I played host to a Gaboon Viper that a friend of mine picked up from an inexperienced family for a day.
Even in a taped shut tank, I was terrified of him/her.

All that venom...no bueno.

And I'm not scared of snakes or anything! Just Gaboons.


----------



## jeffbens0n (Apr 25, 2012)

Cool pics. How big is that aquarium the alligator snappers are in? It looks like the tank is only as wide as they are long!


----------



## StudentoftheReptile (Apr 25, 2012)

jeffbens0n said:


> Cool pics. How big is that aquarium the alligator snappers are in? It looks like the tank is only as wide as they are long!

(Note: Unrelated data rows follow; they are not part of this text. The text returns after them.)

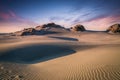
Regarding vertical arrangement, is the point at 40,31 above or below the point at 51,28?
below

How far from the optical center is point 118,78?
225 inches

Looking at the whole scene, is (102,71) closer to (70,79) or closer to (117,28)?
(70,79)

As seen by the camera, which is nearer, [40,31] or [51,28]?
[40,31]

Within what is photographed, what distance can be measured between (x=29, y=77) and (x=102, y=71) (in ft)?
14.9

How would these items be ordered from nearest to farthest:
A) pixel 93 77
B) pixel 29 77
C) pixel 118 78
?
pixel 118 78
pixel 93 77
pixel 29 77

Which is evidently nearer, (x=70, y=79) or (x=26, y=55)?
(x=70, y=79)

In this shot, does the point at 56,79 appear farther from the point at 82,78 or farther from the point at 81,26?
the point at 81,26

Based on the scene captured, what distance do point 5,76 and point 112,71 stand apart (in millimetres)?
6471

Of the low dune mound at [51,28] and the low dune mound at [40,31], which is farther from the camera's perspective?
the low dune mound at [51,28]

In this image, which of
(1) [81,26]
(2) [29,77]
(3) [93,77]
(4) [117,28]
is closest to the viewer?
(3) [93,77]

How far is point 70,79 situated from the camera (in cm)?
627

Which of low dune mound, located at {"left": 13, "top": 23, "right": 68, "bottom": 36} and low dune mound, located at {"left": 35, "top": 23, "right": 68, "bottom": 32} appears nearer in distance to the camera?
low dune mound, located at {"left": 13, "top": 23, "right": 68, "bottom": 36}

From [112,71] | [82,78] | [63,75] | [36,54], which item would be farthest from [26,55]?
[112,71]

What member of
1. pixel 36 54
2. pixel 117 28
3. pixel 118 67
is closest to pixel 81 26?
pixel 117 28
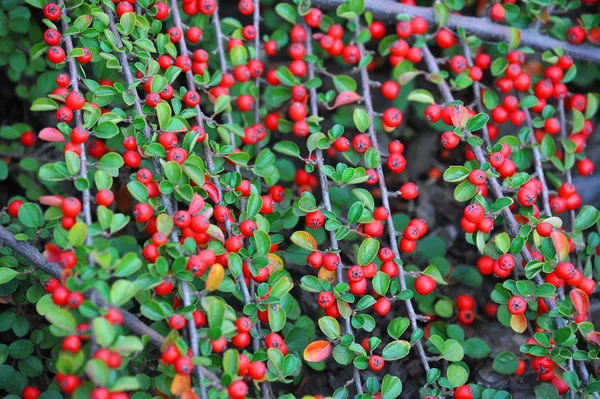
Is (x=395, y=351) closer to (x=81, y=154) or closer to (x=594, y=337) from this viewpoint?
(x=594, y=337)

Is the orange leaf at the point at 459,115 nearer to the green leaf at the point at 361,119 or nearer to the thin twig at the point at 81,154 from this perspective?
the green leaf at the point at 361,119

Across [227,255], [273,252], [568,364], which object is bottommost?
[568,364]

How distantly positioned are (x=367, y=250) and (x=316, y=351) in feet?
1.99

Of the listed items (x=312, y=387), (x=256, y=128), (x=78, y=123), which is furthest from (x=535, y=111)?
(x=78, y=123)

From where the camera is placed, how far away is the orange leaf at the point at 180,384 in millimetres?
2652

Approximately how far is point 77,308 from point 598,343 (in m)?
2.67

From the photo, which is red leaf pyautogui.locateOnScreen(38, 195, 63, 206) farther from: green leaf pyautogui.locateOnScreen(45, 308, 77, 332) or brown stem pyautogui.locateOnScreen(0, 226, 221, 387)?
green leaf pyautogui.locateOnScreen(45, 308, 77, 332)

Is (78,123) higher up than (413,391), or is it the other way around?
(78,123)

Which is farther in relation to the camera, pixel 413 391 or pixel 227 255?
pixel 413 391

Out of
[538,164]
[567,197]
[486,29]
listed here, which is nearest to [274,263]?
[538,164]

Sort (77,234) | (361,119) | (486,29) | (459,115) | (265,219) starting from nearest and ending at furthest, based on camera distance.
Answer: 1. (77,234)
2. (265,219)
3. (459,115)
4. (361,119)
5. (486,29)

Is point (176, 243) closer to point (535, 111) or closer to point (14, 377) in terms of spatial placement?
point (14, 377)

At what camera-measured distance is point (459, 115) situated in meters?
3.60

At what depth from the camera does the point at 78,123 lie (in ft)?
10.3
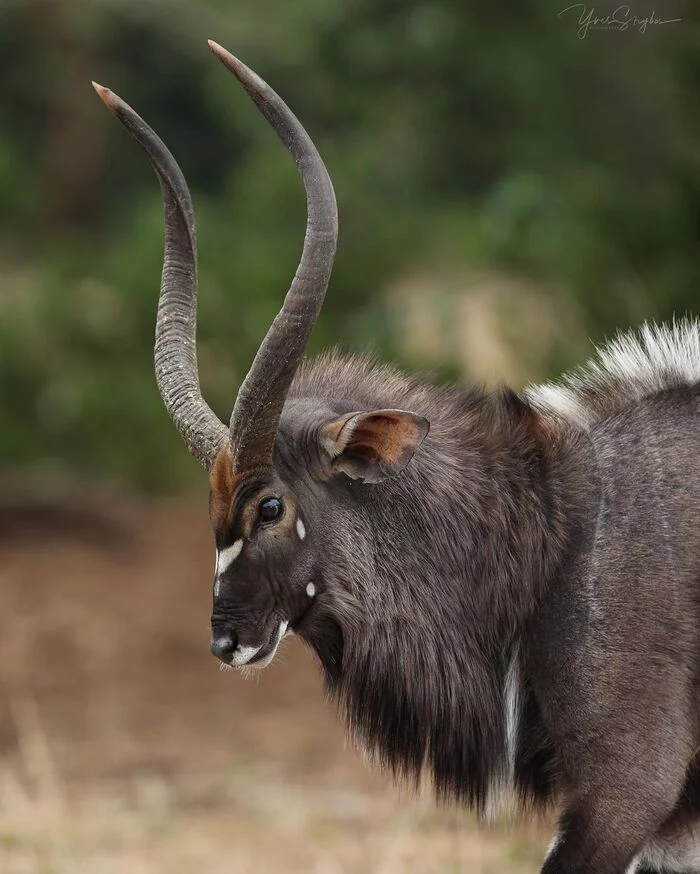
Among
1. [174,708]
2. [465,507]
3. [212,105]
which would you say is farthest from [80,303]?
[465,507]

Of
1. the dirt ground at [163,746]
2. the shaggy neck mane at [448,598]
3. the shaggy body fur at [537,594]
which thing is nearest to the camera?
the shaggy body fur at [537,594]

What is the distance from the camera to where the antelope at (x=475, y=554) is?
420cm

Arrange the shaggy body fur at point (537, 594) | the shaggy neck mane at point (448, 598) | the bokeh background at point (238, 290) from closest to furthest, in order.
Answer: the shaggy body fur at point (537, 594) < the shaggy neck mane at point (448, 598) < the bokeh background at point (238, 290)

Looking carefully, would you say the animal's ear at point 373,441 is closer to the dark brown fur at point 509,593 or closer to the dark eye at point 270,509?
the dark brown fur at point 509,593

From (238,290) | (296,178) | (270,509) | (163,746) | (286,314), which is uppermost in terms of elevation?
(296,178)

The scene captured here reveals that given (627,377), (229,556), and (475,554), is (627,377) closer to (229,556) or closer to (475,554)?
(475,554)

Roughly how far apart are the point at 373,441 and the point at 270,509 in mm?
371

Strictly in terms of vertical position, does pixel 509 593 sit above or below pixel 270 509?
below

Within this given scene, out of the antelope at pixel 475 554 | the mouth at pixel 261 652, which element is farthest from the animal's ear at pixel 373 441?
the mouth at pixel 261 652

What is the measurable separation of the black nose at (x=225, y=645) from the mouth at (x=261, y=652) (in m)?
0.02

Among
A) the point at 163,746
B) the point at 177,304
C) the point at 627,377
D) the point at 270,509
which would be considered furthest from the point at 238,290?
the point at 270,509

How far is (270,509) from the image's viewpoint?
4.33 metres

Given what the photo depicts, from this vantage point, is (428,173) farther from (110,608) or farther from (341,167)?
(110,608)

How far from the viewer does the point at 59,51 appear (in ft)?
46.4
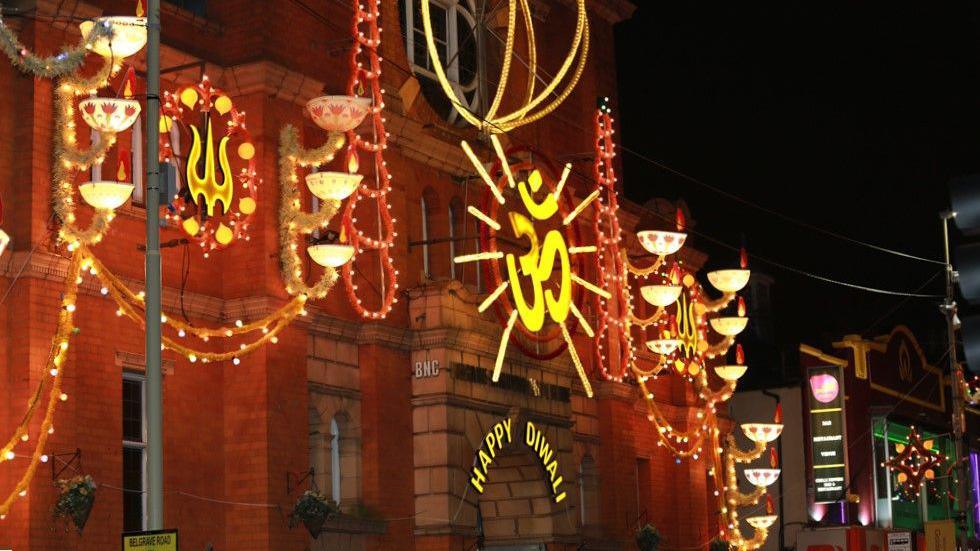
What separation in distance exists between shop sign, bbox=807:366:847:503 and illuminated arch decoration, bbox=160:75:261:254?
3000 centimetres

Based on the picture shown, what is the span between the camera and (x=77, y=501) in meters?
25.4

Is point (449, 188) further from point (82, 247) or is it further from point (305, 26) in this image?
point (82, 247)

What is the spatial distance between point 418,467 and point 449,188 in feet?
20.3

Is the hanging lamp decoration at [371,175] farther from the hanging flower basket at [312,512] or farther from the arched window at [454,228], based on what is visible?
the hanging flower basket at [312,512]

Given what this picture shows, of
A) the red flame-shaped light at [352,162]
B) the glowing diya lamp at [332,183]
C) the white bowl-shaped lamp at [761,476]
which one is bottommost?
the white bowl-shaped lamp at [761,476]

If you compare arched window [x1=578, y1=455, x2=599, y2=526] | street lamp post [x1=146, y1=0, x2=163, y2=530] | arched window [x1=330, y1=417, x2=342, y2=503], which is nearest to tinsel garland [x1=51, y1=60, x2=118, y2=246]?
street lamp post [x1=146, y1=0, x2=163, y2=530]

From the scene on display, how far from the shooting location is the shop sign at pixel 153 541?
60.0 feet

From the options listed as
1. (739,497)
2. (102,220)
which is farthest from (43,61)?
(739,497)

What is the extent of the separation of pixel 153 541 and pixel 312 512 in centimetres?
1098

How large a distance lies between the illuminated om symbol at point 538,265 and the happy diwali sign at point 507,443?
86.5 inches

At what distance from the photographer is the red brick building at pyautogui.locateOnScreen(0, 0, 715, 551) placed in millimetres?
26719

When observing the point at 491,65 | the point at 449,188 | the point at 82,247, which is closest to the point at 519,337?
the point at 449,188

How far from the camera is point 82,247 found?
26.2 m

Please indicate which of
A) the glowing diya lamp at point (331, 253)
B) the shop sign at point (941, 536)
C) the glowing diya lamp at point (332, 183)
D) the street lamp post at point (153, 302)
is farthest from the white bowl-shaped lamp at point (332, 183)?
the shop sign at point (941, 536)
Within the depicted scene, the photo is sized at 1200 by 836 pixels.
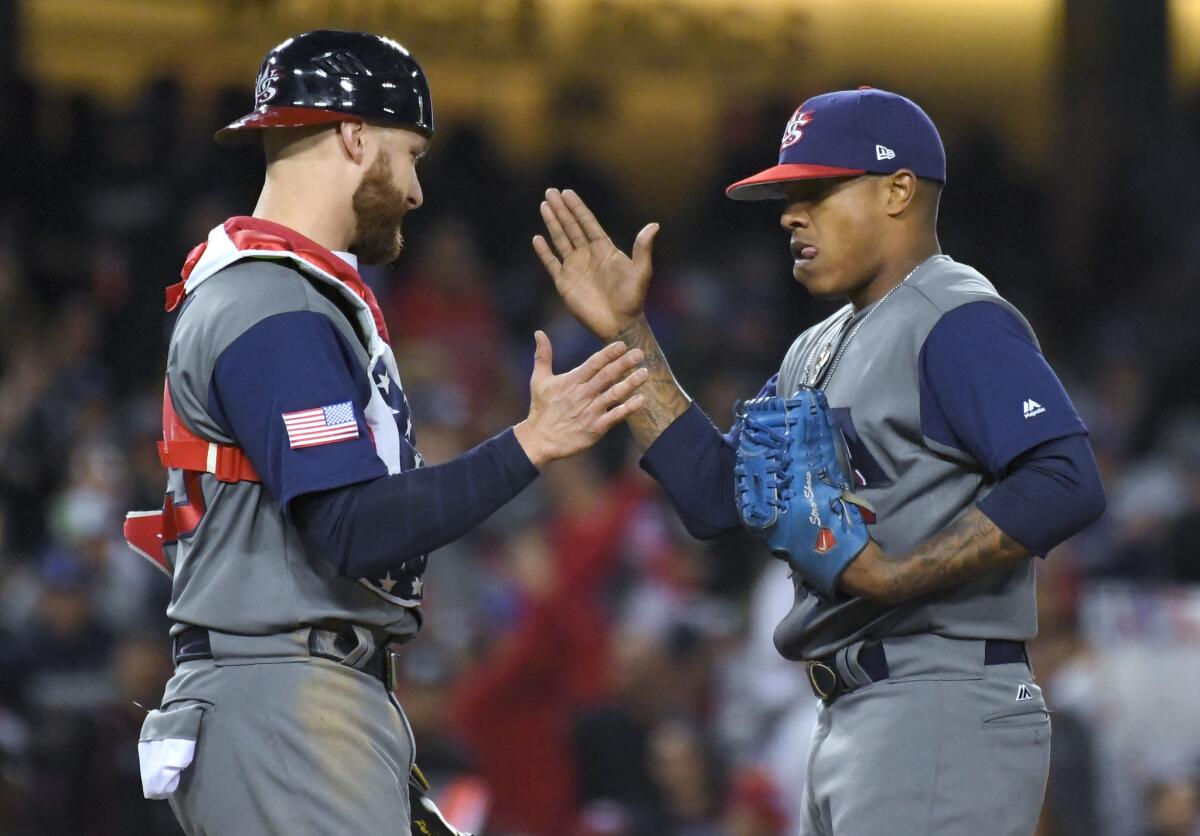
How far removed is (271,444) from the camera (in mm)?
2975

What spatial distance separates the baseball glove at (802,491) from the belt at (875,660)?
0.15 metres

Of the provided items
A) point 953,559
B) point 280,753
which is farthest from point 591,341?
point 280,753

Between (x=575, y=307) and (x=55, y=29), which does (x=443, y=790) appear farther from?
(x=55, y=29)

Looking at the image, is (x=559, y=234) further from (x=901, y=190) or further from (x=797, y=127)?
(x=901, y=190)

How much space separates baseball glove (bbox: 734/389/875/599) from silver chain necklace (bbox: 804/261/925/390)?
204 millimetres

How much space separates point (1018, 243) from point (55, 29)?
6.68 meters

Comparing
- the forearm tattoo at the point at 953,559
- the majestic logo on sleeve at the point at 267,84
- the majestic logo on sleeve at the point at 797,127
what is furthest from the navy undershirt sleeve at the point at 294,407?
the majestic logo on sleeve at the point at 797,127

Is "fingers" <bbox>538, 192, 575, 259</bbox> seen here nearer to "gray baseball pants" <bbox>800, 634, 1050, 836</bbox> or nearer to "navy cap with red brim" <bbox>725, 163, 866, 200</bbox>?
"navy cap with red brim" <bbox>725, 163, 866, 200</bbox>

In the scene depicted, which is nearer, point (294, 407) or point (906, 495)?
point (294, 407)

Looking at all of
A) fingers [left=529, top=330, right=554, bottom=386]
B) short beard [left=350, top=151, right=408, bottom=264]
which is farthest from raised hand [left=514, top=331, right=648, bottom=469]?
short beard [left=350, top=151, right=408, bottom=264]

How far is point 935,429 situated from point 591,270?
2.84ft

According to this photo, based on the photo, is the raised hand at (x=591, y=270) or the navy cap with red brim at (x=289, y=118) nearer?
the navy cap with red brim at (x=289, y=118)

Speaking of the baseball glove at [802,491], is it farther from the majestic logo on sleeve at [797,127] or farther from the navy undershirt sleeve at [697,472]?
the majestic logo on sleeve at [797,127]

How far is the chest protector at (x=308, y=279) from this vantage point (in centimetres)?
311
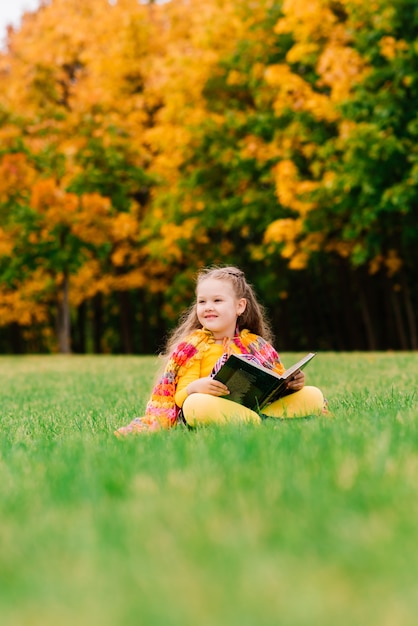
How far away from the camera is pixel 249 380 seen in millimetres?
4715

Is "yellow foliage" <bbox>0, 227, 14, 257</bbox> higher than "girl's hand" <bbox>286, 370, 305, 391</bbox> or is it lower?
higher

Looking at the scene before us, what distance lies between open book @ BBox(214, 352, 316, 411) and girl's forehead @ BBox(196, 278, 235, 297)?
0.75 m

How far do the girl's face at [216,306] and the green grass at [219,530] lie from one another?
1491 millimetres

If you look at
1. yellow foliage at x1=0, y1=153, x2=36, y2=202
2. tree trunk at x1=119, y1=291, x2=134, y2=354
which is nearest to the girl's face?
yellow foliage at x1=0, y1=153, x2=36, y2=202

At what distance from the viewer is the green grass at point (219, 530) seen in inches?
67.6

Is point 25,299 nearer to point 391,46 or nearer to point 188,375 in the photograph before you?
point 391,46

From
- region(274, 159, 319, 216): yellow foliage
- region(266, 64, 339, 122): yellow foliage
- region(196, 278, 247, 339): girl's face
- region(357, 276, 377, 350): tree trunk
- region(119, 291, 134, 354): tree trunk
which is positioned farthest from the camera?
region(119, 291, 134, 354): tree trunk

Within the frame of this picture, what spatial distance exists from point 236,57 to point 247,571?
20.9 m

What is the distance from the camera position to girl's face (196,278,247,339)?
17.6 feet

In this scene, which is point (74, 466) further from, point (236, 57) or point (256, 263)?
point (256, 263)

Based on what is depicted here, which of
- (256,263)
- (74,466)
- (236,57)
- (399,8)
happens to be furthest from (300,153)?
(74,466)

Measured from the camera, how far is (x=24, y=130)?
74.7ft

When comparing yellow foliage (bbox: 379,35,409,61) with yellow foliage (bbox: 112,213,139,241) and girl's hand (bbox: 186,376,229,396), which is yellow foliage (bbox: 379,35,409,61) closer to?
yellow foliage (bbox: 112,213,139,241)

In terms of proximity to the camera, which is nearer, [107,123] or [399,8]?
[399,8]
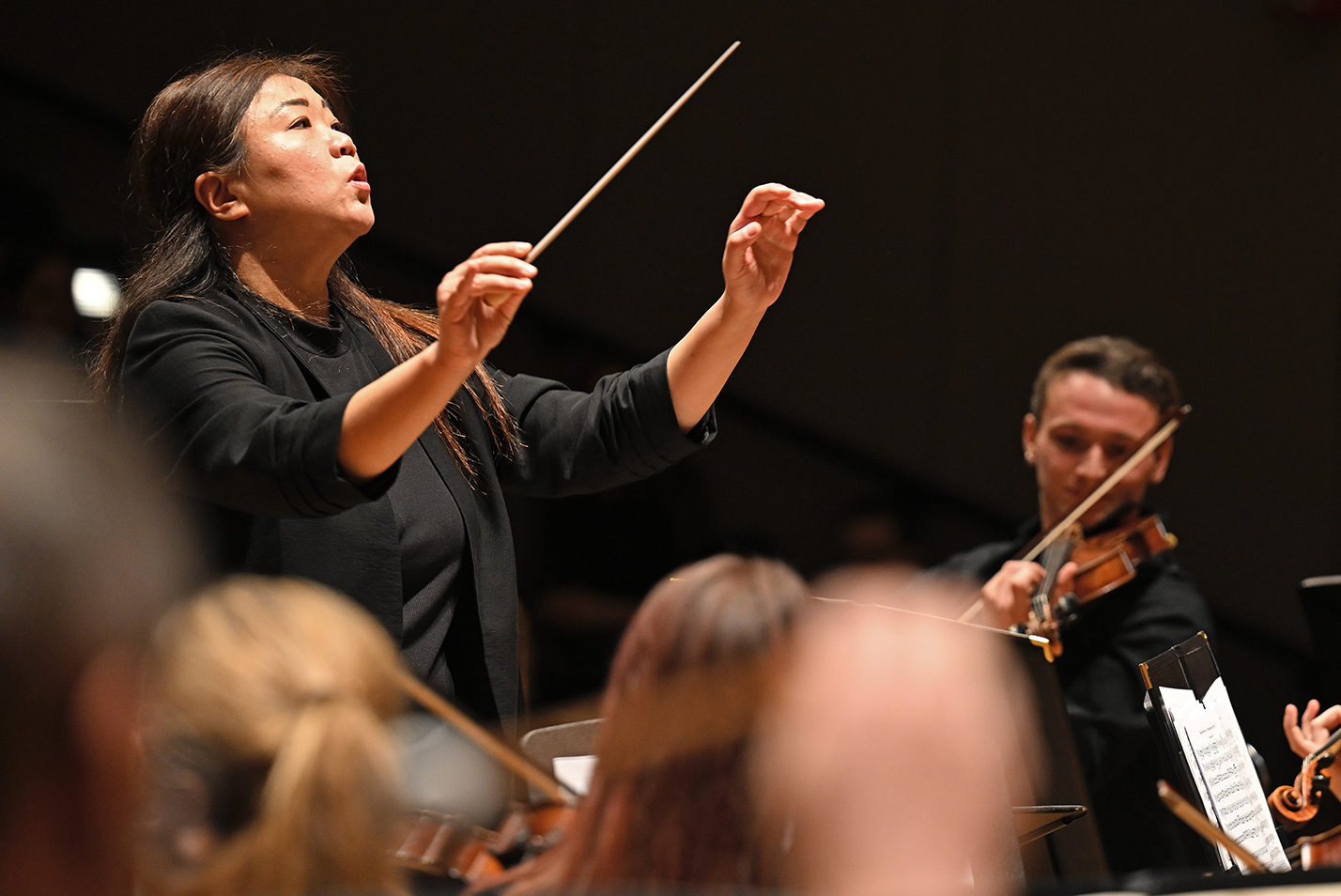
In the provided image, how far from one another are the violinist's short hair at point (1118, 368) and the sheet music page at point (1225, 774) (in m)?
1.17

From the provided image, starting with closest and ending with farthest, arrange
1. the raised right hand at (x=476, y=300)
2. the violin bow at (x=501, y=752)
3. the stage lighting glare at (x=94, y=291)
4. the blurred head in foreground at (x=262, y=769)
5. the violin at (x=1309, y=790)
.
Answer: the blurred head in foreground at (x=262, y=769) < the violin bow at (x=501, y=752) < the raised right hand at (x=476, y=300) < the violin at (x=1309, y=790) < the stage lighting glare at (x=94, y=291)

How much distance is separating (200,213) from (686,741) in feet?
3.58

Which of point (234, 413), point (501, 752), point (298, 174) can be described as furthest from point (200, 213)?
point (501, 752)

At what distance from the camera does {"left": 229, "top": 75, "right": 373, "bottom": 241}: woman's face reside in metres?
1.69

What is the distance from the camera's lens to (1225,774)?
1644mm

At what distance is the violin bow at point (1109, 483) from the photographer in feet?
8.91

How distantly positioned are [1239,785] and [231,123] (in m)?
1.34

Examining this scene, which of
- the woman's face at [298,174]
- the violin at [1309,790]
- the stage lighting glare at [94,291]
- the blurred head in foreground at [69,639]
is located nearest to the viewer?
the blurred head in foreground at [69,639]

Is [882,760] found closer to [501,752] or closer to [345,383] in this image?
[501,752]

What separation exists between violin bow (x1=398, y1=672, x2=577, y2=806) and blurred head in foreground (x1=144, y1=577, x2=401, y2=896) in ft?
1.27

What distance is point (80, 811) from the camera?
1.95 feet

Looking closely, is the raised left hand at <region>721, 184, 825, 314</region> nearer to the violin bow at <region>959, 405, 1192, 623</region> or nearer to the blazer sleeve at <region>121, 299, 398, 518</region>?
the blazer sleeve at <region>121, 299, 398, 518</region>

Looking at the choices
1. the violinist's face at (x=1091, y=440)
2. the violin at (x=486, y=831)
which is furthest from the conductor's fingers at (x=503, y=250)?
the violinist's face at (x=1091, y=440)

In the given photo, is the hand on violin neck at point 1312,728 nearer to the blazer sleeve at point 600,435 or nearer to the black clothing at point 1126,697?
the black clothing at point 1126,697
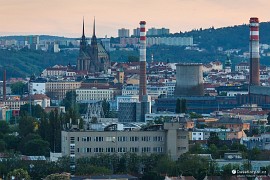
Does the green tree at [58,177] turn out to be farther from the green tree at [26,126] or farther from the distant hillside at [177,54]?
the distant hillside at [177,54]

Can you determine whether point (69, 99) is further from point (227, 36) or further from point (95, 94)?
point (227, 36)

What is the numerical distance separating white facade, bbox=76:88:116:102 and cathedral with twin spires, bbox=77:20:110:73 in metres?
14.8

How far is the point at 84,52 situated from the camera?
113m

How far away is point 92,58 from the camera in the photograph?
376ft

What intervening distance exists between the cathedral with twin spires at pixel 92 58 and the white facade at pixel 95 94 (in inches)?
584

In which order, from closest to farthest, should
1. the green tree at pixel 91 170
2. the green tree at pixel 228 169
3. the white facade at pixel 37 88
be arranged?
the green tree at pixel 228 169
the green tree at pixel 91 170
the white facade at pixel 37 88

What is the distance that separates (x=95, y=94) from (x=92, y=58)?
1826 cm

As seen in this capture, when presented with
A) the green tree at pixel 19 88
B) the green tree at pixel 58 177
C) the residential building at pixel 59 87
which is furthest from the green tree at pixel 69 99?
the green tree at pixel 58 177

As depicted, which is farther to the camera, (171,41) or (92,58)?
(171,41)

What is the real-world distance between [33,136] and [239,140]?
6.86 meters

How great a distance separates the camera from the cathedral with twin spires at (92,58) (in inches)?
4444

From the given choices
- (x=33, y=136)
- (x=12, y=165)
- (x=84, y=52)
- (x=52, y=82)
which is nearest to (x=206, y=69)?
(x=84, y=52)

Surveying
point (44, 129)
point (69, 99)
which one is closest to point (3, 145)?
point (44, 129)

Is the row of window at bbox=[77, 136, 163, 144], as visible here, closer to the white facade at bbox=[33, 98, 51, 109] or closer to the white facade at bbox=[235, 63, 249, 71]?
the white facade at bbox=[33, 98, 51, 109]
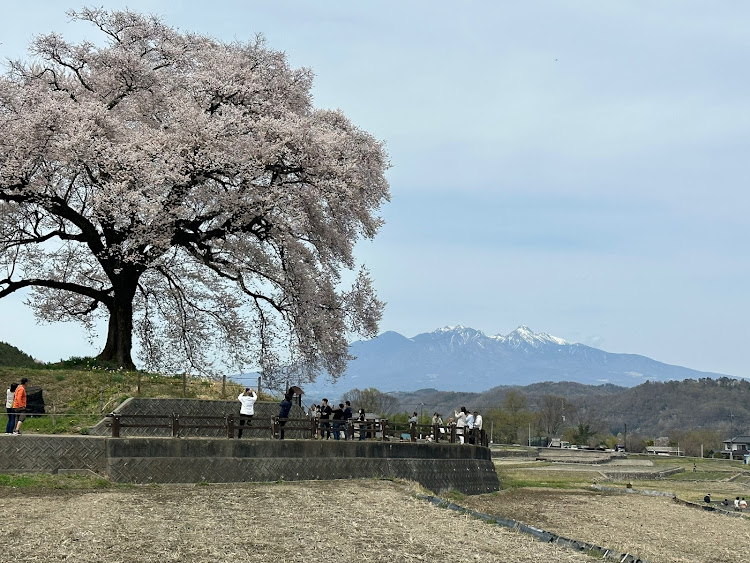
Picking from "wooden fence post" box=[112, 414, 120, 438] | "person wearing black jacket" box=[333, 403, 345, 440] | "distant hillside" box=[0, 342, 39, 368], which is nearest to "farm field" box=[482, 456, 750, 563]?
"person wearing black jacket" box=[333, 403, 345, 440]

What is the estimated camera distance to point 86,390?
108 feet

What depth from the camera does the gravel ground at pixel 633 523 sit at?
2200cm

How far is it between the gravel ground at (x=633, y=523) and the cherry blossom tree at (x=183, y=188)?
1183 cm

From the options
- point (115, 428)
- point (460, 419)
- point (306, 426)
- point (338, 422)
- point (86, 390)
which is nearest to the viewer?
point (115, 428)

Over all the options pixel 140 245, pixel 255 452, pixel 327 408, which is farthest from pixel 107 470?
pixel 140 245

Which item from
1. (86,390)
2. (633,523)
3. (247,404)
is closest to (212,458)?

It was longer, but regrettably not much wider than what you see in the photo. I was not impressed with the state of some of the exhibits there. I wrote a very lengthy complaint to the manager shortly after visiting, comparing my observations to my first visit many years before.


----------



## tortadise (Apr 25, 2012)

Nice. Yeah I agree with Gaborone. And rhino vipers. Scary venom potency.


----------



## wellington (Apr 25, 2012)

StudentoftheReptile said:


> jeffbens0n said:
> 
> 
> > Cool pics. How big is that aquarium the alligator snappers are in? It looks like the tank is only as wide as they are long!
> ...



Good for you. I was actually going to see if I could get a phone number or address. Not impressed at all with the snappers aquarium or the pyramiding on the leopard. I am sure there is more that we can't see in the pics. A place like that is suppose to know better, or at least should. If you can, keep on them and see if they make some changes for the good. A little nice pressure can sometimes do wonders.


----------



## ALDABRAMAN (Apr 25, 2012)

Nice, you do take great pictures.


----------



## StudentoftheReptile (Apr 26, 2012)

wellington said:


> Good for you. I was actually going to see if I could get a phone number or address. Not impressed at all with the snappers aquarium or the pyramiding on the leopard. I am sure there is more that we can't see in the pics. A place like that is suppose to know better, or at least should. If you can, keep on them and see if they make some changes for the good. A little nice pressure can sometimes do wonders.



This was back in 2009, during our honeymoon actually! It's about an 8 hr drive from me now, so regrettably, I don't have a way of checking up on it. Wish I did though.

I kinda wish I had stayed there and talked to a manager in person and shown them point by point the issues I saw. But I didn't, and I ended up waiting til I got back to our suite to gather my thoughts and write an email outlining my observations. The manager had replied back to me that they had recently lost a handful of their regular fulltime staff at that time, and apologized deeply for the state of things. 

But if anyone finds themselves in the Sieverville/Pigeon Forge/Gatlinburg area any time soon, you may want to include this in your trip. All in all, not a horrible place, but just needed some work. I will have to say, that despite some of the issues with care I saw, all the animals looked in reasonably good health.


----------